Vu l'article 10 de la Convention européenne des droits de l'homme :

6. Selon ce texte, la liberté d'expression ne peut être soumise à des ingérences que dans les cas où elles constituent des mesures nécessaires au regard de son paragraphe 2.

7. Pour infirmer le jugement et retenir l'existence d'une faute civile à l'encontre du prévenu, l'arrêt attaqué énonce, en substance, après avoir retenu que les propos poursuivis s'inscrivent dans un débat d'intérêt général, que le prévenu, journaliste, ne disposait, au moment de la publication, d'aucun élément lui permettant d'affirmer que la partie civile était l'auteur des propos qui lui étaient prêtés.

8. Les juges relèvent, sur ce point, que si lesdits propos sont extraits d'une interview de M. [S] figurant page 150 de la revue « Le Temps des savoirs », de mars 2005, il suffit de se reporter à la page précédente pour constater qu'il s'agit de propos de [A] [H], cités par la partie civile, sur la question des chambres à gaz pour mettre en avant les travaux d'un « négationiste ou d'un révisionniste sérieux ».

9. Ils ajoutent qu'il appartenait au prévenu, en sa qualité de journaliste, de vérifier ses sources et de prendre attache avec la partie civile pour recueillir sa position.

10. Ils en concluent que le seul extrait de la revue « Le Temps des savoirs » ne peut constituer une base factuelle suffisante.

11. En se déterminant ainsi, la cour d'appel a méconnu le texte susvisé et le principe ci-dessus rappelé.

12. En effet, elle ne pouvait affirmer qu'il suffisait de se reporter à la page précédant celle dont les propos litigieux étaient extraits pour constater qu'il s'agissait d'une citation de propos tenus par [A] [H], alors que ceux-ci n'étaient pas précisément identifiés comme tels, notamment au moyen de guillemets, afin de les différencier des propos de la partie civile, à la seule exception d'une phrase, page 149 de la revue, précédée des mots « il dit » permettant de s'assurer que la partie civile citait alors [A] [H].

DONNÉES SOURCES

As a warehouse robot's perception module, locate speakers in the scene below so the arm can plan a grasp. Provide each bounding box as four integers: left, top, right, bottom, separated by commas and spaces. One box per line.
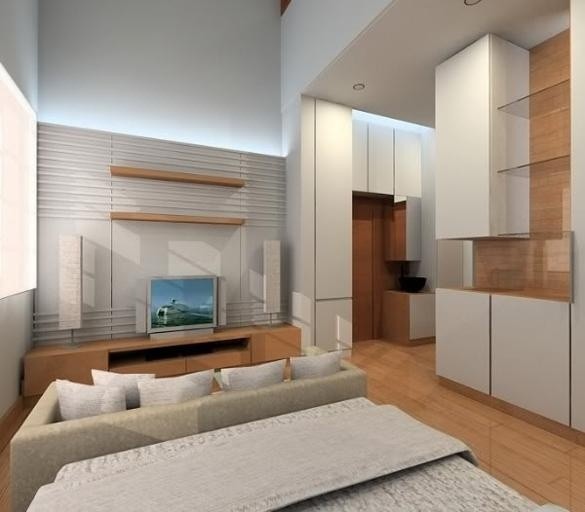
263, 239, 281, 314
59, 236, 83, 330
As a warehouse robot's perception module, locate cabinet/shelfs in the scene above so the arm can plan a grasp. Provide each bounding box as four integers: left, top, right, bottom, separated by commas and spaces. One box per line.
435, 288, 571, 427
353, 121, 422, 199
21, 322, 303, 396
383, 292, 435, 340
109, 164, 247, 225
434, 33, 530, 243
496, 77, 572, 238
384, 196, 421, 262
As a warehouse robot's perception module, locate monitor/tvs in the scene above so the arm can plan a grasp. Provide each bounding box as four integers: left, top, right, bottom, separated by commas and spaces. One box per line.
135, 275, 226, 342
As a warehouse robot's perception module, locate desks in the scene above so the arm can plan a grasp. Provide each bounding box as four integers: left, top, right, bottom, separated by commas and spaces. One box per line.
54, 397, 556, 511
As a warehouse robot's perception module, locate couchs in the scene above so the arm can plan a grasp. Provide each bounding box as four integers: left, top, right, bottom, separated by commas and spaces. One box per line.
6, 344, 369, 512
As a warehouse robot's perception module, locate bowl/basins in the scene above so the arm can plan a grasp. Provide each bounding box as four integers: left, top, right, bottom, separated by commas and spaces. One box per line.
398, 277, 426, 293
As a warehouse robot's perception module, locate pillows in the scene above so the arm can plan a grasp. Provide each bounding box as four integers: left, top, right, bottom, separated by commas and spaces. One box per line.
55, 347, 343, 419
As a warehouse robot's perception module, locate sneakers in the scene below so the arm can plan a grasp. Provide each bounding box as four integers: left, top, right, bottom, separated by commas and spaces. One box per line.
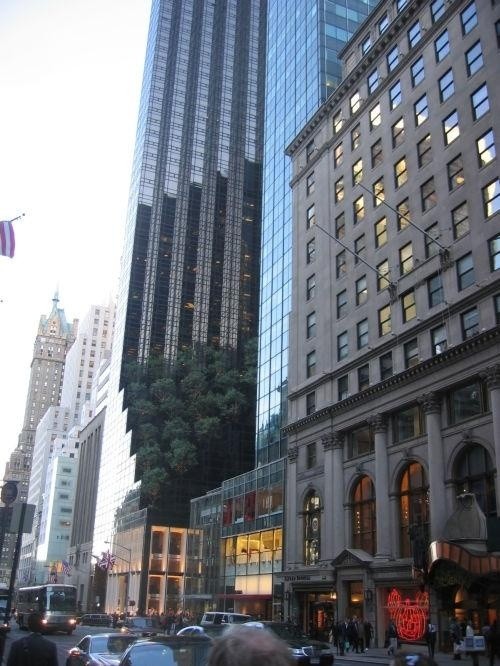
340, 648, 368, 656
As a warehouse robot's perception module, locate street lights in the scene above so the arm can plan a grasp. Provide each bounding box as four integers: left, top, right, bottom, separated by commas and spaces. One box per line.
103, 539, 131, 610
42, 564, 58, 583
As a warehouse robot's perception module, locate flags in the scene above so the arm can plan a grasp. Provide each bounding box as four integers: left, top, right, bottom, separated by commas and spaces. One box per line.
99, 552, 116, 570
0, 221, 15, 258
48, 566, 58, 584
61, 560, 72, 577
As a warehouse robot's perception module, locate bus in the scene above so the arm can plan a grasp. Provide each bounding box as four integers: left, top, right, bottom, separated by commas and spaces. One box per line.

CONSIGNE ÉCRITE 1
Reproduisez intégralement le texte extrait, sans y apporter la moindre modification.
CONSIGNE ÉCRITE 2
Affichez chacune des lignes de la liste où figure la chaîne « above ».
Le texte extrait et la liste constituent deux documents distincts.

RÉPONSE ATTENDUE 1
Vu l'article 10 de la Convention européenne des droits de l'homme :

6. Selon ce texte, la liberté d'expression ne peut être soumise à des ingérences que dans les cas où elles constituent des mesures nécessaires au regard de son paragraphe 2.

7. Pour infirmer le jugement et retenir l'existence d'une faute civile à l'encontre du prévenu, l'arrêt attaqué énonce, en substance, après avoir retenu que les propos poursuivis s'inscrivent dans un débat d'intérêt général, que le prévenu, journaliste, ne disposait, au moment de la publication, d'aucun élément lui permettant d'affirmer que la partie civile était l'auteur des propos qui lui étaient prêtés.

8. Les juges relèvent, sur ce point, que si lesdits propos sont extraits d'une interview de M. [S] figurant page 150 de la revue « Le Temps des savoirs », de mars 2005, il suffit de se reporter à la page précédente pour constater qu'il s'agit de propos de [A] [H], cités par la partie civile, sur la question des chambres à gaz pour mettre en avant les travaux d'un « négationiste ou d'un révisionniste sérieux ».

9. Ils ajoutent qu'il appartenait au prévenu, en sa qualité de journaliste, de vérifier ses sources et de prendre attache avec la partie civile pour recueillir sa position.

10. Ils en concluent que le seul extrait de la revue « Le Temps des savoirs » ne peut constituer une base factuelle suffisante.

11. En se déterminant ainsi, la cour d'appel a méconnu le texte susvisé et le principe ci-dessus rappelé.

12. En effet, elle ne pouvait affirmer qu'il suffisait de se reporter à la page précédant celle dont les propos litigieux étaient extraits pour constater qu'il s'agissait d'une citation de propos tenus par [A] [H], alors que ceux-ci n'étaient pas précisément identifiés comme tels, notamment au moyen de guillemets, afin de les différencier des propos de la partie civile, à la seule exception d'une phrase, page 149 de la revue, précédée des mots « il dit » permettant de s'assurer que la partie civile citait alors [A] [H].

RÉPONSE ATTENDUE 2
As a warehouse robot's perception module, locate cabinet/shelfs in the scene above so the arm can plan a grasp. Provide each bounding box as four integers: left, top, right, bottom, separated by commas and spaces. One box per line.
As a warehouse robot's perception module, locate monitor/tvs in the scene above so the arm can plan a grasp. Provide each bounding box as four integers: left, top, right, bottom, separated by commas and spaces. One box per line.
As a warehouse robot's perception module, locate desks in the scene above so the arm can plan a grasp. Provide each bounding box as four integers: left, top, right, bottom, separated by commas and spaces. One box per line.
As a warehouse robot's perception module, locate couchs in the scene above so the arm can plan a grasp. Provide each bounding box as four integers: left, top, right, bottom, separated by commas and spaces. One box per line.
As a warehouse robot's perception module, locate bowl/basins in the scene above so the arm can plan a grasp. Provide each bounding box as four integers: left, top, right, bottom, separated by commas and spaces. One box per line.
As a warehouse robot's perception module, locate pillows in the scene above so the arm can plan a grasp. Provide each bounding box as four integers: left, top, right, bottom, separated by commas and spaces. One box per line.
As a warehouse robot's perception module, locate street lights in the scene above so the arm can plan a grasp. Provide each bounding box as four integers: left, top, right, bottom, separated by commas and spaces. One box per line.
As a warehouse robot's perception module, locate flags in the scene above so the arm can plan a grasp. Provide each bounding box as four integers: left, top, right, bottom, separated by commas and spaces. One box per line.
As a warehouse robot's perception module, locate bus in the scene above so the arm can plan a grasp. Provide each bounding box as four integers: left, top, right, bottom, separated by commas and spaces. One box per line.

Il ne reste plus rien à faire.